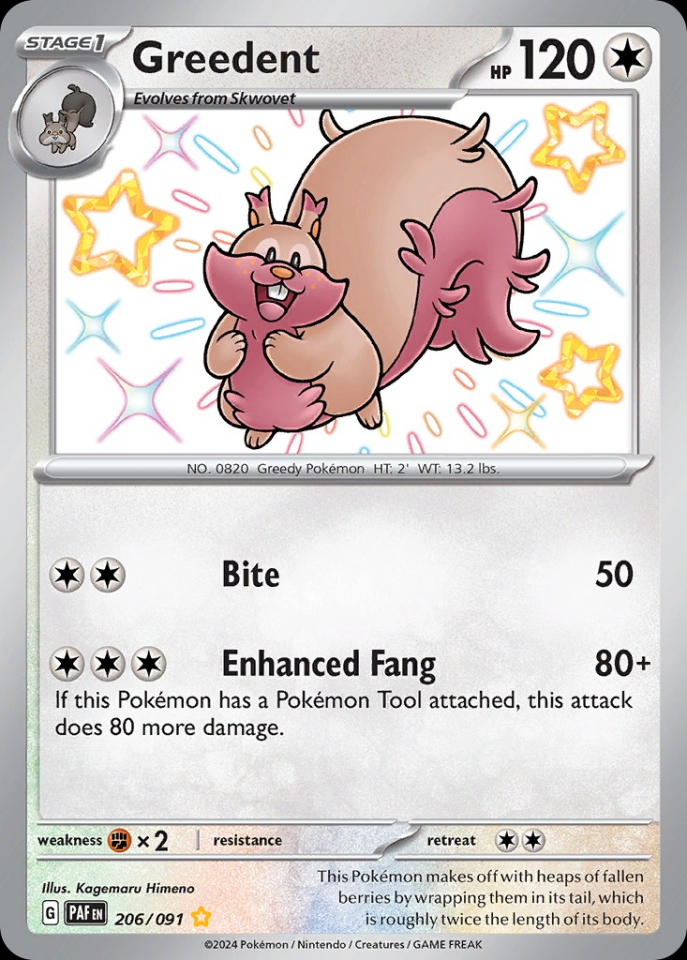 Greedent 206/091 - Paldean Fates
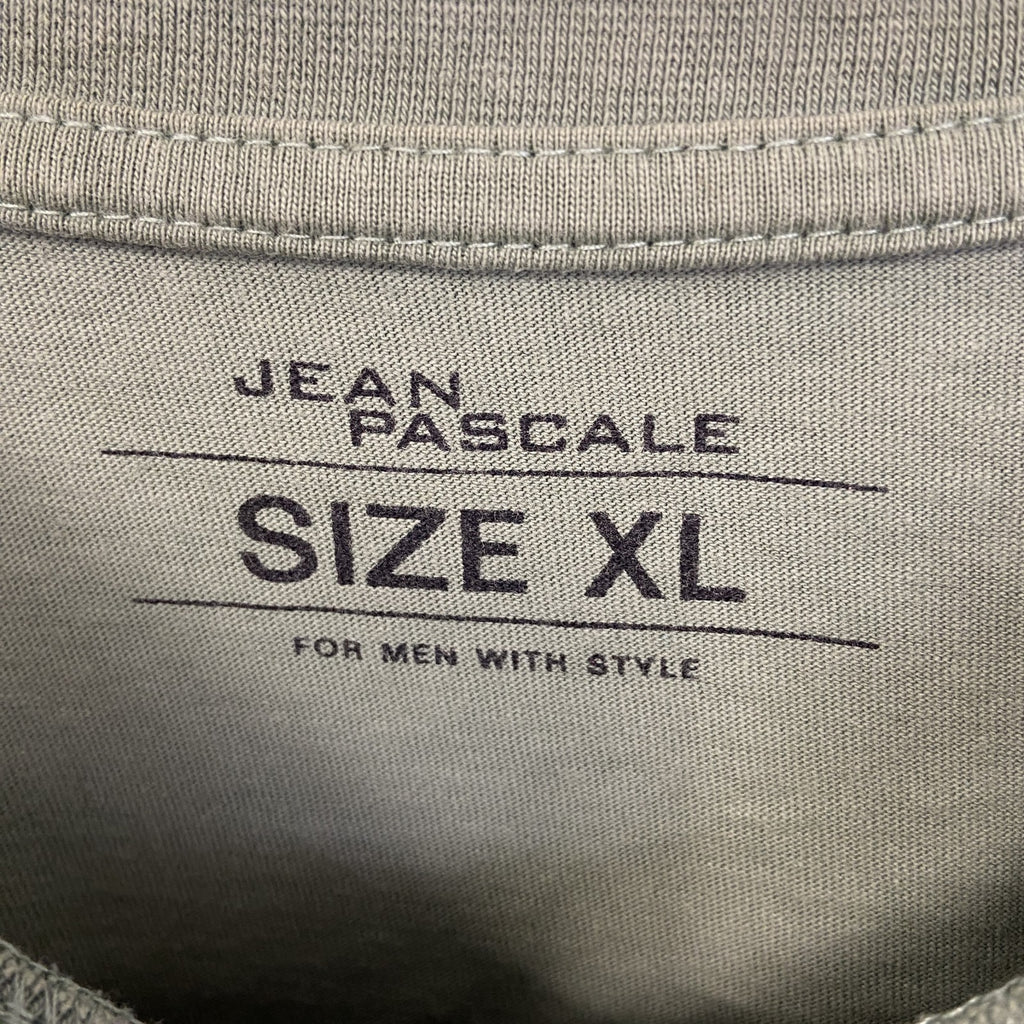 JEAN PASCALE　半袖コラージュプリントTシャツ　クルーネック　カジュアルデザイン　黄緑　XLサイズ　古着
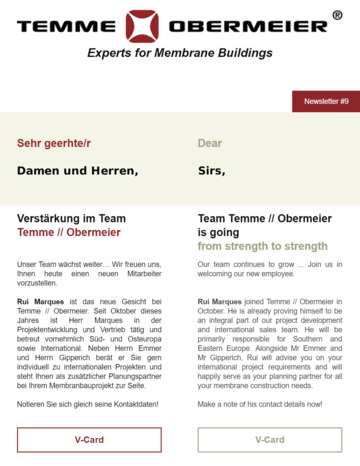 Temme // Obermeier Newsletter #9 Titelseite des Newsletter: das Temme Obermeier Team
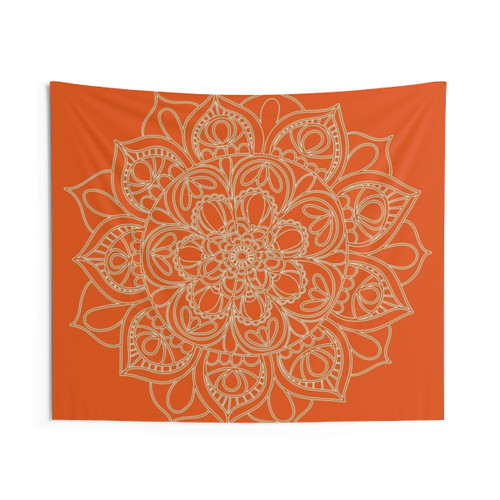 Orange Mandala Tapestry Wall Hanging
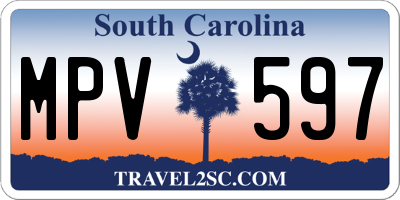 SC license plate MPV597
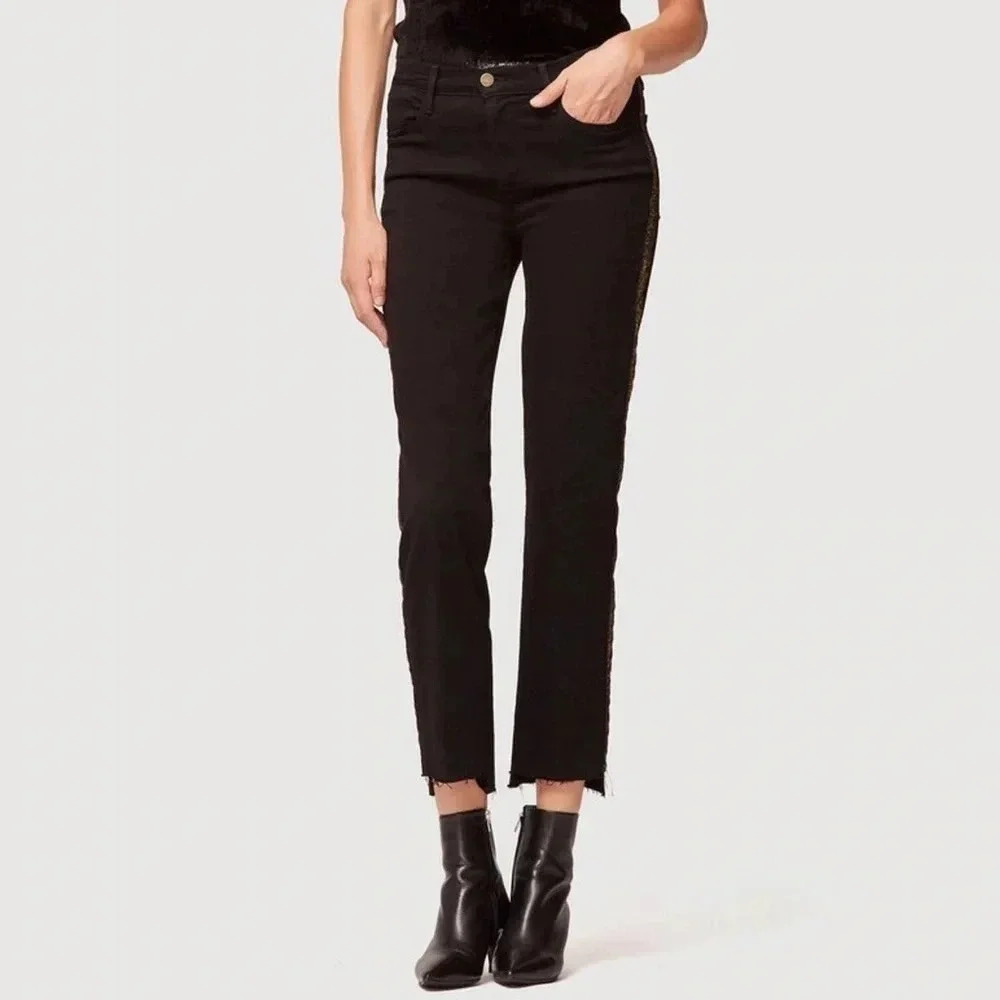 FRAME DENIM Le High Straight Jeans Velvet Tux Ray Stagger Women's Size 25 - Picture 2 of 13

----

No pictures belong in the copy. Repeat the listing above exactly.

[YOUR RESPONSE]
 Greedent 206/091 - Paldean Fates
 JEAN PASCALE　半袖コラージュプリントTシャツ　クルーネック　カジュアルデザイン　黄緑　XLサイズ　古着
 Temme // Obermeier Newsletter #9 Titelseite des Newsletter: das Temme Obermeier Team
 Orange Mandala Tapestry Wall Hanging
 SC license plate MPV597
 FRAME DENIM Le High Straight Jeans Velvet Tux Ray Stagger Women's Size 25 - Picture 2 of 13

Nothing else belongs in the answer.